◆ To be done:
1. Decide whether each statement below agrees with the excerpt on blame for the herdsmen killings, answering yes or no and quoting the words of the excerpt that settle it: (a) Femi Adesina spoke during an interview on Arise TV. (b) Garba Shehu made his accusation in June 2018. (c) The Defence Headquarters named the sponsors it blamed for the killings.
2. Write the next few sentences of the excerpt on blame for the herdsmen killings, picking up after its final sentence.

During an interview on Arise TV on Wednesday, June 20, President Muhammadu Buhari's Special Adviser on Media and Publicity, Femi Adesina, blamed the federal government's political opposition for escalating killings allegedly carried out by herdsmen all over the country for political gain.
He said political detractors of the current administration have hijacked the conflict and sponsored attacks to discredit Buhari's achievements in strengthening security in the country.
President Buhari's Senior Special Assistant on Media and Publicity, Garba Shehu, made a similar accusation in April 2018 when he revealed that the federal government has evidence that most of attacks are being sponsored by politicians who are trying to blackmail the government.
Just days later, the Defence Headquarters also blamed the rise in the spate of killings carried out by suspected herdsmen as the handiwork of certain unnamed sponsors.

Records of spatial questions
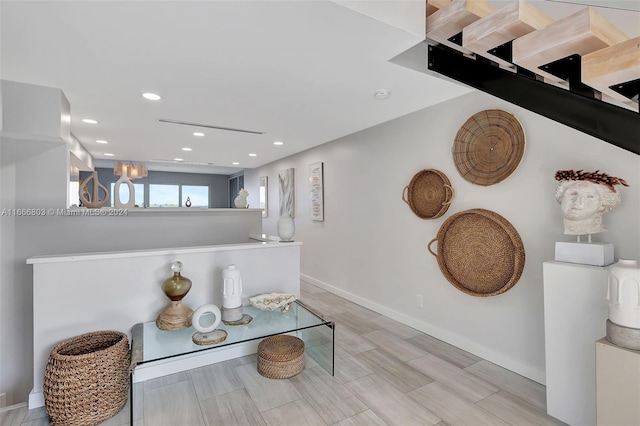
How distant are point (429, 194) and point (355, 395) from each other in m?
1.88

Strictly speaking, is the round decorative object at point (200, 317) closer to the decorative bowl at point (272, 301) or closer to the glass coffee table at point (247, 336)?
the glass coffee table at point (247, 336)

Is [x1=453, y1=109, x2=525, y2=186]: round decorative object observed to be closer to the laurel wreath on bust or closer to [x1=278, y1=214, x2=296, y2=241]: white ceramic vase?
the laurel wreath on bust

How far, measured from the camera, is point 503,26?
141cm

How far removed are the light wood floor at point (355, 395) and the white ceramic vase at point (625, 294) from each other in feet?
2.70

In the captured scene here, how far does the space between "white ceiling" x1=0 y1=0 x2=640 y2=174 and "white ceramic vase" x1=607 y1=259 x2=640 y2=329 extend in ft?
4.37

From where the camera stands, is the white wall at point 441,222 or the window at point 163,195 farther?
the window at point 163,195

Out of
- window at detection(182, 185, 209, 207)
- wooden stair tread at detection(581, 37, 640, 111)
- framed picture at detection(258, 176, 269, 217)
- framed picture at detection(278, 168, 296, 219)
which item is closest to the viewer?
wooden stair tread at detection(581, 37, 640, 111)

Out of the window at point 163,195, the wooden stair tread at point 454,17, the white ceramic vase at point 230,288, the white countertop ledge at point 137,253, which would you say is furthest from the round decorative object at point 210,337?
the window at point 163,195

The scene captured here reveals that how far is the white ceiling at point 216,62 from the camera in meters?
1.50

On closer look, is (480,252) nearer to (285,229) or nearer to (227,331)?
(285,229)

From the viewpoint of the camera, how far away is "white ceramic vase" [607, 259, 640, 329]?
143cm

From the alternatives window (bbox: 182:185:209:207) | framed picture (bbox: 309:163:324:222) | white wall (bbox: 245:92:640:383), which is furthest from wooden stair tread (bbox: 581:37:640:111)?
window (bbox: 182:185:209:207)

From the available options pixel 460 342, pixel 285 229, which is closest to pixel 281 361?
pixel 285 229

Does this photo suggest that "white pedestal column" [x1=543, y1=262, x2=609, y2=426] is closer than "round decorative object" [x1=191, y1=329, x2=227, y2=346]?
Yes
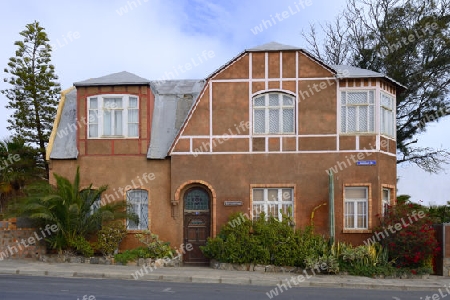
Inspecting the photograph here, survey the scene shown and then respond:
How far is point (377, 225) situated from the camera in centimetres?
2180

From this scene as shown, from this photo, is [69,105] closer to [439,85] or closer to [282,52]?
[282,52]

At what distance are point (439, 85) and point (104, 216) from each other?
18.5 metres

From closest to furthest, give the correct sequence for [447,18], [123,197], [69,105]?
[123,197] → [69,105] → [447,18]

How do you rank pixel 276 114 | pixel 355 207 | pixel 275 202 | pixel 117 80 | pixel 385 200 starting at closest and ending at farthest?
1. pixel 355 207
2. pixel 275 202
3. pixel 276 114
4. pixel 385 200
5. pixel 117 80

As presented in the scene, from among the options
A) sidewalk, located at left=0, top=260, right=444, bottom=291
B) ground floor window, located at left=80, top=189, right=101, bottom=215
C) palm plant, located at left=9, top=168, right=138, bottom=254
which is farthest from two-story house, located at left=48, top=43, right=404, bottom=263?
sidewalk, located at left=0, top=260, right=444, bottom=291

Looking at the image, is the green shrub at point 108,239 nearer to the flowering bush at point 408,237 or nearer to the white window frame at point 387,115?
the flowering bush at point 408,237

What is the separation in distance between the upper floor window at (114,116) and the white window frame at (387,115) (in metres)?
9.37

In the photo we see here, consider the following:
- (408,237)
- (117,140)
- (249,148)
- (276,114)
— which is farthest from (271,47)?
(408,237)

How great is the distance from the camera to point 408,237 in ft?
65.8

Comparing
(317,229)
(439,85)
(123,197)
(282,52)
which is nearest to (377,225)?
(317,229)

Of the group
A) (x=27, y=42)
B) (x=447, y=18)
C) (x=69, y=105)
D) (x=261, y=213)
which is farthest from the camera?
(x=27, y=42)

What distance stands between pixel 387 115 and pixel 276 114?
435 cm

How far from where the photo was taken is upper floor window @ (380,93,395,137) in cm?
2273

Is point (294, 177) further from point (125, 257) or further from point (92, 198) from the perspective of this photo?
point (92, 198)
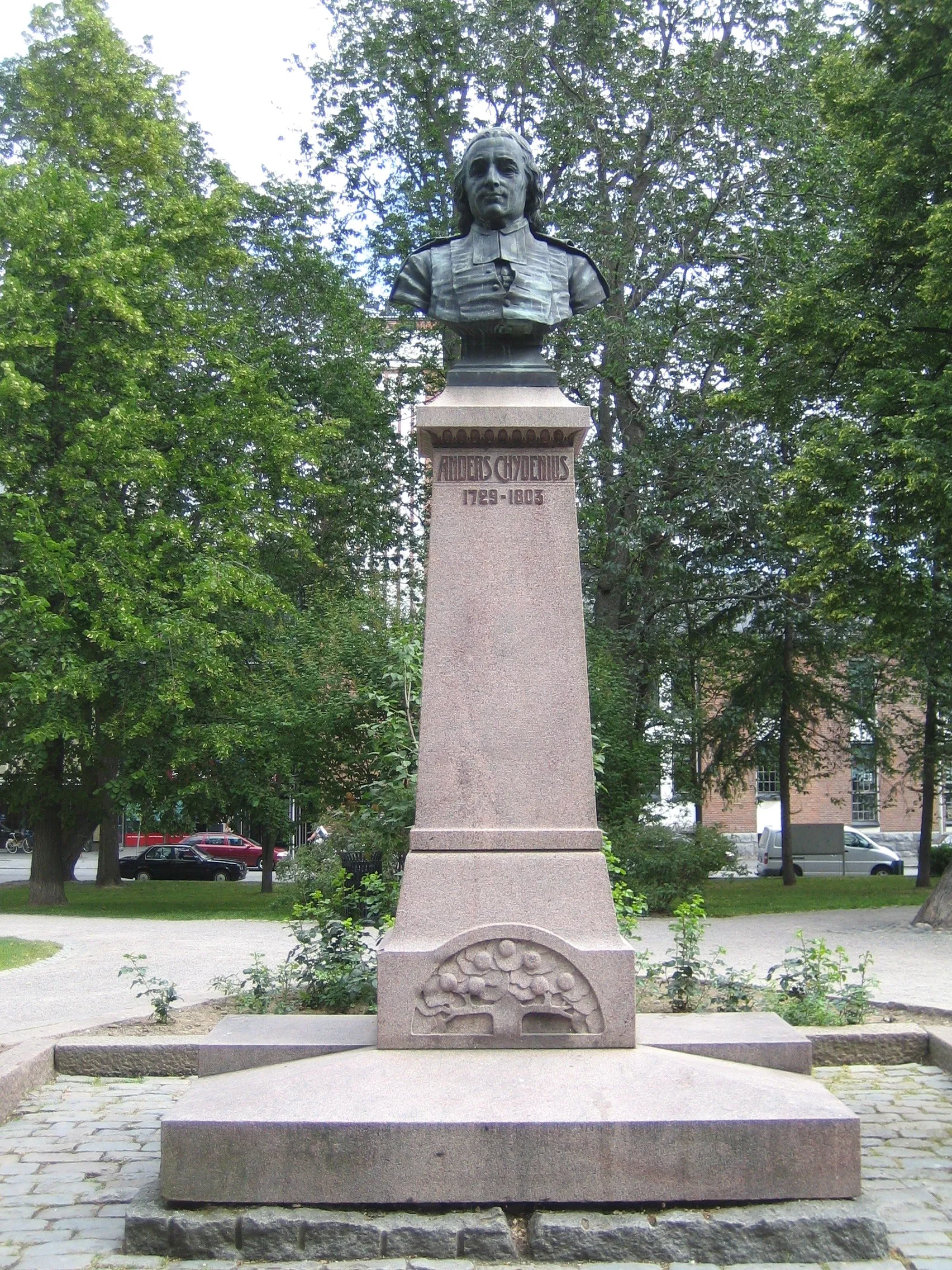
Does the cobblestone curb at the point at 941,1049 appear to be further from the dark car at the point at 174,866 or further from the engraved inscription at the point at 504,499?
the dark car at the point at 174,866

◆ The responses:
1.
(a) Yes: "During an interview on Arise TV on Wednesday, June 20, President Muhammadu Buhari's Special Adviser on Media and Publicity, Femi Adesina"
(b) No: "made a similar accusation in April 2018"
(c) No: "the handiwork of certain unnamed sponsors"

2.
The Director, Defence Information, Brigadier-General John Agim, said, "The military is strategising on how to go after the herdsmen and their sponsors. We will get both the herdsmen and their sponsors. We want to say this to the killers and their sponsors that the military is coming for them. We are going to get both the killers and their sponsors very soon."
More recently in May, President Buhari himself alleged that the spate of killings in Nigeria was being sponsored by certain individuals to start a war in the country for selfish reasons. He further remarked that attacks on locations like places of worship is an attempt to stoke conflict and turn Nigerians against one another on the basis of religion.